And we need to make sure the server or client doesn't reject that connection outright.

It would worth running "tshark -i any -f 'port 636'" in the mean time to verify the "client hello" is sent and that the server is willing to carry on the connection.

Revision history for this message

lincvz (cvuillemez) wrote on 2021-05-21:

#23

My bad..
You're right, in my test, the second write() is performed on stdout cause my ldapsearch command is wrong. I missed the '-H' arg to properly set the LDAP URI (but you too :-p ).
Consequently, the connection was in LDAP not LDAPS, and "ldaps://..." was the requested attributs :-s

So since I learnt to make a good ldapsearch and opened my eyes to read gdb output, I can fully reproducible the issue .
Thanks.

I'll test the patched version on my test machine.

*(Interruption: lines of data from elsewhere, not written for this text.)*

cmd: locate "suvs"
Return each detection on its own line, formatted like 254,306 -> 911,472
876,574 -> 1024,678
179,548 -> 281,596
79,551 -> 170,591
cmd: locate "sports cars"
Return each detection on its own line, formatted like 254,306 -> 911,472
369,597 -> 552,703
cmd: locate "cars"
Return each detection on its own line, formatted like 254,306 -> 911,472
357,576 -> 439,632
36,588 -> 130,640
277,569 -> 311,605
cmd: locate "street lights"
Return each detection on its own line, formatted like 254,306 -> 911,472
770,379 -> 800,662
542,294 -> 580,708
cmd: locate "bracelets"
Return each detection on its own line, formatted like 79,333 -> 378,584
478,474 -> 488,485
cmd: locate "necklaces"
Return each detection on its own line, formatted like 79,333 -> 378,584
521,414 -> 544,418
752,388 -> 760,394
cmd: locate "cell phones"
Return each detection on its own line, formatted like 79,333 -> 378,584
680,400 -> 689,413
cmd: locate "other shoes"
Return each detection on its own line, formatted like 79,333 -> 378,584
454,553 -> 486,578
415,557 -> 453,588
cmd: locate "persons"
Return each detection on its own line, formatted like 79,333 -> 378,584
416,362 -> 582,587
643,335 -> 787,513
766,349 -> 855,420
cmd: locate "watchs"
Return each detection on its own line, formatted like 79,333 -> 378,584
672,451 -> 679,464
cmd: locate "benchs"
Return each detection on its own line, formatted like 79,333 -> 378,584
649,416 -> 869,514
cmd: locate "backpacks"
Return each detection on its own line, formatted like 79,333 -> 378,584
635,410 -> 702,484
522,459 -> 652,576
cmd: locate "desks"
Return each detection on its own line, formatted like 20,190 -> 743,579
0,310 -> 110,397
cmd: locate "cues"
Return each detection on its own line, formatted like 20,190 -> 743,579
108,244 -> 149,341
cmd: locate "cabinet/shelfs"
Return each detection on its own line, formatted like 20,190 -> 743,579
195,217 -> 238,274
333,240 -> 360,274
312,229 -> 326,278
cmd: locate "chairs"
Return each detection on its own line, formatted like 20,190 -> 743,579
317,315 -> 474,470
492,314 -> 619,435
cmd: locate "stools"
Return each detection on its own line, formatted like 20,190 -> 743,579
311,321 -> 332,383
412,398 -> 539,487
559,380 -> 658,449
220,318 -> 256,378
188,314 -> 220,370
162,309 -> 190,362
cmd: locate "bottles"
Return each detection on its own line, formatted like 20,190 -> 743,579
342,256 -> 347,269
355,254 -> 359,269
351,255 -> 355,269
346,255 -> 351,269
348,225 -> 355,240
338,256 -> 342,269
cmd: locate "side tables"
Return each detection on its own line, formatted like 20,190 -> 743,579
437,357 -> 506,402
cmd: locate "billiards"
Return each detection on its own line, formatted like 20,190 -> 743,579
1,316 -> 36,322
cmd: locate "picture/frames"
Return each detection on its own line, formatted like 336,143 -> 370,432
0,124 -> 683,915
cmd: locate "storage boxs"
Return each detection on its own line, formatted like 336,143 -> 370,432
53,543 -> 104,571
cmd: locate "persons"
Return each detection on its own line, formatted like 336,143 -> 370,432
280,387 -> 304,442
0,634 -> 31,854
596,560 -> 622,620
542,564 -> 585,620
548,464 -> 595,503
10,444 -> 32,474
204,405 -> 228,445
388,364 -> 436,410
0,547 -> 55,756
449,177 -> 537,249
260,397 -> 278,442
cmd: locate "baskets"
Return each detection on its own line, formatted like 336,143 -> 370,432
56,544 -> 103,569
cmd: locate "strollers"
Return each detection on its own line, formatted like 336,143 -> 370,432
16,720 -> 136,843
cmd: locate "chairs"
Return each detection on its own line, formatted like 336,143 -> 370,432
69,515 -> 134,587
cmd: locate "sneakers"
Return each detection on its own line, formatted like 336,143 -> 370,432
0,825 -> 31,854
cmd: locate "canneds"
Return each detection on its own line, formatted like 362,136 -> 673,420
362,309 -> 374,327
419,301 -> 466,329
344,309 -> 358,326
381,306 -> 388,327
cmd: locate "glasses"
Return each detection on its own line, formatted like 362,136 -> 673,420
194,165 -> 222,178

Revision history for this message

lincvz (cvuillemez) wrote on 2021-05-21:

#24

OK the patch fix the issue for me too in my test env.

Revision history for this message

lincvz (cvuillemez) wrote on 2021-05-21:

#25

Thanks for all )

Bryce Harrington (bryce) on 2021-05-24

Changed in openldap (Ubuntu Bionic):
status:	New → Triaged
importance:	Undecided → High

Revision history for this message

Bryce Harrington (bryce) wrote on 2021-05-24:

#26

If I understand the work so far, this issue is only present in Bionic, since later releases already have the release (and the subsequent fix)?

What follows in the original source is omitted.